WHAT TO PRODUCE:
Your job is to set down the stretch of entries that opens with the line containing "boxes (frame 1" and closes with the line containing "scientific name: Connochaetes taurinus". Keep both end lines, copy each exactly, and add nothing.

*** Opening of TASK INPUTS ***

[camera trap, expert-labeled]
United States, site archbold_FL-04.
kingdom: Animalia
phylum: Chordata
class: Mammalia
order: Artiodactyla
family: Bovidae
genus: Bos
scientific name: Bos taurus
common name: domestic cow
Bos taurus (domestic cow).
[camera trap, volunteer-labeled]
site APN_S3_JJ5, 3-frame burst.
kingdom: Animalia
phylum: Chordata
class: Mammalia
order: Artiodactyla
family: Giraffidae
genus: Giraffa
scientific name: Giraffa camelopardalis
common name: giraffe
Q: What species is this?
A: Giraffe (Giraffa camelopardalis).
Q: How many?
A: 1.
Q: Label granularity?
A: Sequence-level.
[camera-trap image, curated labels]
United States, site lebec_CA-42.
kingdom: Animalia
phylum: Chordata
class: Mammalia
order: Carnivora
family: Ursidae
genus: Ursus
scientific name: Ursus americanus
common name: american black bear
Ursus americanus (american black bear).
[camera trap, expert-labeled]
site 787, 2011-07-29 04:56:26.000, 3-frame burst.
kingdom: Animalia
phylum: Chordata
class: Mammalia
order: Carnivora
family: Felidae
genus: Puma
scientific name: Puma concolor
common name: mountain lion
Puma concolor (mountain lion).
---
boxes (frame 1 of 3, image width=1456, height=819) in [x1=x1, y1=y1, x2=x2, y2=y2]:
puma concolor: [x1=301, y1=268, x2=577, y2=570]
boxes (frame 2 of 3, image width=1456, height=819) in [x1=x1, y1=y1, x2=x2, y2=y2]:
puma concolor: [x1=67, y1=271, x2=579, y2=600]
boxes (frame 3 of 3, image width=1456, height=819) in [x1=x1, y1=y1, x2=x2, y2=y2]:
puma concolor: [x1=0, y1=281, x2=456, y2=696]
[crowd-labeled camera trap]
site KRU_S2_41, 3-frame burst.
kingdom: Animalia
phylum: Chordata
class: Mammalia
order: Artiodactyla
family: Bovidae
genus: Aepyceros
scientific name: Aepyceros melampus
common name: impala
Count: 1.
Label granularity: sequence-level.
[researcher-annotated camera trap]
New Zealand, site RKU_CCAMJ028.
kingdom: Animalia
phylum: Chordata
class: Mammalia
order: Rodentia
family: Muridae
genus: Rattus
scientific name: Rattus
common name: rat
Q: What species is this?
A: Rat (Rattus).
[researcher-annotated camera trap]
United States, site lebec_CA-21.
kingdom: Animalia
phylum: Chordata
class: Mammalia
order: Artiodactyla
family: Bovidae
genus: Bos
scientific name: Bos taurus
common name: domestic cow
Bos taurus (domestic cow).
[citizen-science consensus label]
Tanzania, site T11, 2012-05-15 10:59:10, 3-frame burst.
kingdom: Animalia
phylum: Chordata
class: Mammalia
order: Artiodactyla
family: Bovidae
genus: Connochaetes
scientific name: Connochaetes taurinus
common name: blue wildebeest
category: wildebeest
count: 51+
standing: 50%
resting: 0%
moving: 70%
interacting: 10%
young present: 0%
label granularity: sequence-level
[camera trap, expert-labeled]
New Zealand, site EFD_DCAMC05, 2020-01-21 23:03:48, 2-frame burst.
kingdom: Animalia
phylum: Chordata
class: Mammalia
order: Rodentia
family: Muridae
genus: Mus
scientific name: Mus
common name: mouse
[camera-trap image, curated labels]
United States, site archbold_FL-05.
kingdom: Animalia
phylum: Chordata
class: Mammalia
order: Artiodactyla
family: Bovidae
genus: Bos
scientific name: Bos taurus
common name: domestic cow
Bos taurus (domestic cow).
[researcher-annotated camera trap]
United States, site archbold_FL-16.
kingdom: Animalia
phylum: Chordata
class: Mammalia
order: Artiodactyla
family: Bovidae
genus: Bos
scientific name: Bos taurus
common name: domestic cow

*** Close of TASK INPUTS ***

SOLUTION TO THE EXERCISE:
boxes (frame 1 of 3, image width=1456, height=819) in [x1=x1, y1=y1, x2=x2, y2=y2]:
puma concolor: [x1=301, y1=268, x2=577, y2=570]
boxes (frame 2 of 3, image width=1456, height=819) in [x1=x1, y1=y1, x2=x2, y2=y2]:
puma concolor: [x1=67, y1=271, x2=579, y2=600]
boxes (frame 3 of 3, image width=1456, height=819) in [x1=x1, y1=y1, x2=x2, y2=y2]:
puma concolor: [x1=0, y1=281, x2=456, y2=696]
[crowd-labeled camera trap]
site KRU_S2_41, 3-frame burst.
kingdom: Animalia
phylum: Chordata
class: Mammalia
order: Artiodactyla
family: Bovidae
genus: Aepyceros
scientific name: Aepyceros melampus
common name: impala
Count: 1.
Label granularity: sequence-level.
[researcher-annotated camera trap]
New Zealand, site RKU_CCAMJ028.
kingdom: Animalia
phylum: Chordata
class: Mammalia
order: Rodentia
family: Muridae
genus: Rattus
scientific name: Rattus
common name: rat
Q: What species is this?
A: Rat (Rattus).
[researcher-annotated camera trap]
United States, site lebec_CA-21.
kingdom: Animalia
phylum: Chordata
class: Mammalia
order: Artiodactyla
family: Bovidae
genus: Bos
scientific name: Bos taurus
common name: domestic cow
Bos taurus (domestic cow).
[citizen-science consensus label]
Tanzania, site T11, 2012-05-15 10:59:10, 3-frame burst.
kingdom: Animalia
phylum: Chordata
class: Mammalia
order: Artiodactyla
family: Bovidae
genus: Connochaetes
scientific name: Connochaetes taurinus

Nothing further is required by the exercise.